[INPUT RECORDS]
★ ★ ★ ★ ★ ★ ★

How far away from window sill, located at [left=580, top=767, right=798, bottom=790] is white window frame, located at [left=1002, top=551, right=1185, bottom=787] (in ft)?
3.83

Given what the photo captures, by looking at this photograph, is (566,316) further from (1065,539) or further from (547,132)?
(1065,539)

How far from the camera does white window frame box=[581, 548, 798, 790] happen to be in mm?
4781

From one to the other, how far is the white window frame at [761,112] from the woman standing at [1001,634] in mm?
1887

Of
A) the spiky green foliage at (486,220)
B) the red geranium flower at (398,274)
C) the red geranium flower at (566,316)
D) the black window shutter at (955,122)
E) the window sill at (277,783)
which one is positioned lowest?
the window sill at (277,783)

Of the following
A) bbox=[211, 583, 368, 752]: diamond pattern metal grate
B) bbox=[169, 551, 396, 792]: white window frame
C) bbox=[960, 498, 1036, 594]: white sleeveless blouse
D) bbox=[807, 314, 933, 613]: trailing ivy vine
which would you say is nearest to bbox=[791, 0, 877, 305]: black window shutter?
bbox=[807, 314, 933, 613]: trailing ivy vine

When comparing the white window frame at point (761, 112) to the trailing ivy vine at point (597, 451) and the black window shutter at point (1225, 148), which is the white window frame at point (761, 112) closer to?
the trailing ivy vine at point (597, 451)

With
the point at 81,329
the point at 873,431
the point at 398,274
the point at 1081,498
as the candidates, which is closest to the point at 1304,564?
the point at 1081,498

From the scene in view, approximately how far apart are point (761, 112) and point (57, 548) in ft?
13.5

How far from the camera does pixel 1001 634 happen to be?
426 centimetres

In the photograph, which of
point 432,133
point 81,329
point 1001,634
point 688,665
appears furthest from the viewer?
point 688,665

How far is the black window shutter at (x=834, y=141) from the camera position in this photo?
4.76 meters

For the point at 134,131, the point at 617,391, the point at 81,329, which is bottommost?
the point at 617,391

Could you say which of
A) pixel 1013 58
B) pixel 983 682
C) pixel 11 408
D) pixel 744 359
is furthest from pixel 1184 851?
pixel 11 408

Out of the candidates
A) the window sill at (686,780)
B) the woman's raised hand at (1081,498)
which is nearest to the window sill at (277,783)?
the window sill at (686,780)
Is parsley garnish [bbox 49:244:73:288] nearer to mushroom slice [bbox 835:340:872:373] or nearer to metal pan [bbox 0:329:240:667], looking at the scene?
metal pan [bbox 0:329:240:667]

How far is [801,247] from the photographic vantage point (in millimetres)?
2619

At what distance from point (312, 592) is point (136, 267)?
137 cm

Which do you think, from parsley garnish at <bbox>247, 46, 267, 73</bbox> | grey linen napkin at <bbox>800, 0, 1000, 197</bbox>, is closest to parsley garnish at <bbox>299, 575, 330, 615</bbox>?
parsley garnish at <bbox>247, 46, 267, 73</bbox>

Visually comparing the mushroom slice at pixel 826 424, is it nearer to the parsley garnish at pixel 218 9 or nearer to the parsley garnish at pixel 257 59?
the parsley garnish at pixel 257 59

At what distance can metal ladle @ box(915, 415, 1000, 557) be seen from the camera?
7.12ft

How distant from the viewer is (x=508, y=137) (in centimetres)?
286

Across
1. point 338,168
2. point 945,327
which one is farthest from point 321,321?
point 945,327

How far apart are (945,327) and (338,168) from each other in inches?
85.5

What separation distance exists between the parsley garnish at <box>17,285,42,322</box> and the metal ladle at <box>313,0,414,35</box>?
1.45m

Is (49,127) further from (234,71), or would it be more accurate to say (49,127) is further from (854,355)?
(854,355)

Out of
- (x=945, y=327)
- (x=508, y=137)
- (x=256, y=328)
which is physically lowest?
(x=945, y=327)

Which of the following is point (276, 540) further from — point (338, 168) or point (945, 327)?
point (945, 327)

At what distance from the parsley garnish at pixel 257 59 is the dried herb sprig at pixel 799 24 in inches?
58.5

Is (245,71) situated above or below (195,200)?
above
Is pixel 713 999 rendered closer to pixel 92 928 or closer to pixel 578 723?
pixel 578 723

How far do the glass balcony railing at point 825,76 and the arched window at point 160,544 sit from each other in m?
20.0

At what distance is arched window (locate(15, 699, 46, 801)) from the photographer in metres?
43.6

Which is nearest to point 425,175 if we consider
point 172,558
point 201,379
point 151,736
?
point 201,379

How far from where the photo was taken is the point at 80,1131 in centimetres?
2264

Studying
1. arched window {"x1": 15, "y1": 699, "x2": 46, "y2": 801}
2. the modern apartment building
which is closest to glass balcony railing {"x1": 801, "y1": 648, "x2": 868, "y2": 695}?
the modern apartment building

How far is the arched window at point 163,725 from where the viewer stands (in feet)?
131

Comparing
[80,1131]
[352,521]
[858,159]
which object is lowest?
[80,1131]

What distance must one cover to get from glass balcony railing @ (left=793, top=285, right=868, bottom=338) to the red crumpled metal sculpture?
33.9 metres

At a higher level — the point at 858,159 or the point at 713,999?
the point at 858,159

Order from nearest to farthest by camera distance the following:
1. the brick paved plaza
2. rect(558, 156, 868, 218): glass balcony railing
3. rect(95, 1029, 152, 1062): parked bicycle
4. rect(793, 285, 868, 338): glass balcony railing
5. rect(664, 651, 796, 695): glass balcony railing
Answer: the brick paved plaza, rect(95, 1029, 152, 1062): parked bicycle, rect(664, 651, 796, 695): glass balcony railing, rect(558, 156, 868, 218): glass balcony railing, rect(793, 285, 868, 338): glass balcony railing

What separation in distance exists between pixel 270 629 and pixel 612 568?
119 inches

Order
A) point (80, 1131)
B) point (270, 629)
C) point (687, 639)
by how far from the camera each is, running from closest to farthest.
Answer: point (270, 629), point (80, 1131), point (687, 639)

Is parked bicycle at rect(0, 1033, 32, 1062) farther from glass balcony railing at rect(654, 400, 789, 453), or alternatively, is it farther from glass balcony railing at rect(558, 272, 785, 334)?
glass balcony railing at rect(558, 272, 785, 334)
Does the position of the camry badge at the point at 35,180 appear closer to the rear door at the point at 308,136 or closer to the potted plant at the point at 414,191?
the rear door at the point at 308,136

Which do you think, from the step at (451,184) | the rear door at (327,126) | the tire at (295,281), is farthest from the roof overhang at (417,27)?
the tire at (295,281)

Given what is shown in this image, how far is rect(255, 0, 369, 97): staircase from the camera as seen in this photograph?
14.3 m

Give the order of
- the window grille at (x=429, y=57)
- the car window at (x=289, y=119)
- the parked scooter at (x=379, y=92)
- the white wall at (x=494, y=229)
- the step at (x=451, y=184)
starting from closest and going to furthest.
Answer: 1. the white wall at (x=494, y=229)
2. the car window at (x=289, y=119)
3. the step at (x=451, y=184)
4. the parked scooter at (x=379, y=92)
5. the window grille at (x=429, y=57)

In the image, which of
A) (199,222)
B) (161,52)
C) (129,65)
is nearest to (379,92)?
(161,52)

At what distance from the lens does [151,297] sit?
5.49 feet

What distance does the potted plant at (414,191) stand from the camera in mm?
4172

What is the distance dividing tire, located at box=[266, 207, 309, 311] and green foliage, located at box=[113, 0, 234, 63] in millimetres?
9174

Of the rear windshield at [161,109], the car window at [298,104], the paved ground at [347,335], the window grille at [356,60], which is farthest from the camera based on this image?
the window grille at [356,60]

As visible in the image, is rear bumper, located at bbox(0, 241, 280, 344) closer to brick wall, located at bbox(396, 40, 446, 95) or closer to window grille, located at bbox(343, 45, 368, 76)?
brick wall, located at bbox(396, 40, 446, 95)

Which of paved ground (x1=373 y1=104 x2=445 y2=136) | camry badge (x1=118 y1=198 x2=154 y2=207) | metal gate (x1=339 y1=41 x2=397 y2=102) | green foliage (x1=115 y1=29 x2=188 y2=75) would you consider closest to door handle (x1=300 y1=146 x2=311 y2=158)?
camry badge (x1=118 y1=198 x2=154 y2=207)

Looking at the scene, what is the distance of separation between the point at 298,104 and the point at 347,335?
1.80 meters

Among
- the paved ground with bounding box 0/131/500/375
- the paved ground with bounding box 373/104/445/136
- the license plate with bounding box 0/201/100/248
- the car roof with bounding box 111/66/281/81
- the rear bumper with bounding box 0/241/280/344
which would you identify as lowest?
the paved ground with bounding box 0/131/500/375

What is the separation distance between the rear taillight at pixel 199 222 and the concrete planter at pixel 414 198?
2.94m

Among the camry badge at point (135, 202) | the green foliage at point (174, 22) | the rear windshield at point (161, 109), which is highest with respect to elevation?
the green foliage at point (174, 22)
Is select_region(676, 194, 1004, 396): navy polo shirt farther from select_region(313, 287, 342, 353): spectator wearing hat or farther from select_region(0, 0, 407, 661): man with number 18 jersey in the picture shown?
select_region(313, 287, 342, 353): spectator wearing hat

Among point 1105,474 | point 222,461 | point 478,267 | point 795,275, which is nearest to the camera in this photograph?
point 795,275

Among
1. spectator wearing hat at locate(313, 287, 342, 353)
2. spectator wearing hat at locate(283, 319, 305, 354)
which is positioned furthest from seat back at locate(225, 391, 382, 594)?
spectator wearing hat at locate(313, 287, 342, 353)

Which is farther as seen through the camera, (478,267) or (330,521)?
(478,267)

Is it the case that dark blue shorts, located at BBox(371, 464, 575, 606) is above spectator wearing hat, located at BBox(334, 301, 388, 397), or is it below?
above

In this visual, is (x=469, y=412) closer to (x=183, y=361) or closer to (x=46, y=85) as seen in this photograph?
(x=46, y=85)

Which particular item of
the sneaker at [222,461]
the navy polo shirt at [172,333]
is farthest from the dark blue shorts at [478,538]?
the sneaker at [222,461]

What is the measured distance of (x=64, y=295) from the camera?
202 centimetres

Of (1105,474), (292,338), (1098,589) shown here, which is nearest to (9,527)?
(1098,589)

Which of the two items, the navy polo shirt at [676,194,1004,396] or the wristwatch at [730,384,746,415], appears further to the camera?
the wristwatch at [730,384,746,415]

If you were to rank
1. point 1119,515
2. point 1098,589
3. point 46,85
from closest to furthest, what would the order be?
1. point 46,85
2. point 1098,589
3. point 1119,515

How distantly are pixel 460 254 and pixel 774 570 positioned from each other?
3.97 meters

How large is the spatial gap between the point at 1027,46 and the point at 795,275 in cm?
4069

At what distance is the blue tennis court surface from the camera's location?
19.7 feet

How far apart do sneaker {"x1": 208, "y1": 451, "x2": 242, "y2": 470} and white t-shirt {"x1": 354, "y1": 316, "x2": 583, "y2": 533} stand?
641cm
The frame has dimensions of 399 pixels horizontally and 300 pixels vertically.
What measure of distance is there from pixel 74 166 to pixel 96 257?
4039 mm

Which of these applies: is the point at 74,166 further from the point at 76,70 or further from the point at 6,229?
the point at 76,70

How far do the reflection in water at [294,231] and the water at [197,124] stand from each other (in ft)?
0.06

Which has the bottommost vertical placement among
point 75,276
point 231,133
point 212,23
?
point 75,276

★ ★ ★ ★ ★ ★ ★

Please print the data above exactly, from the line with "Which of paved" up to and including the line with "1.80 meters".

Which of paved ground (x1=373 y1=104 x2=445 y2=136) | camry badge (x1=118 y1=198 x2=154 y2=207) | metal gate (x1=339 y1=41 x2=397 y2=102) | green foliage (x1=115 y1=29 x2=188 y2=75) would you consider closest to door handle (x1=300 y1=146 x2=311 y2=158)?
camry badge (x1=118 y1=198 x2=154 y2=207)

Looking at the scene, what is the distance of separation between the point at 298,104 and the point at 347,335?
1.80 meters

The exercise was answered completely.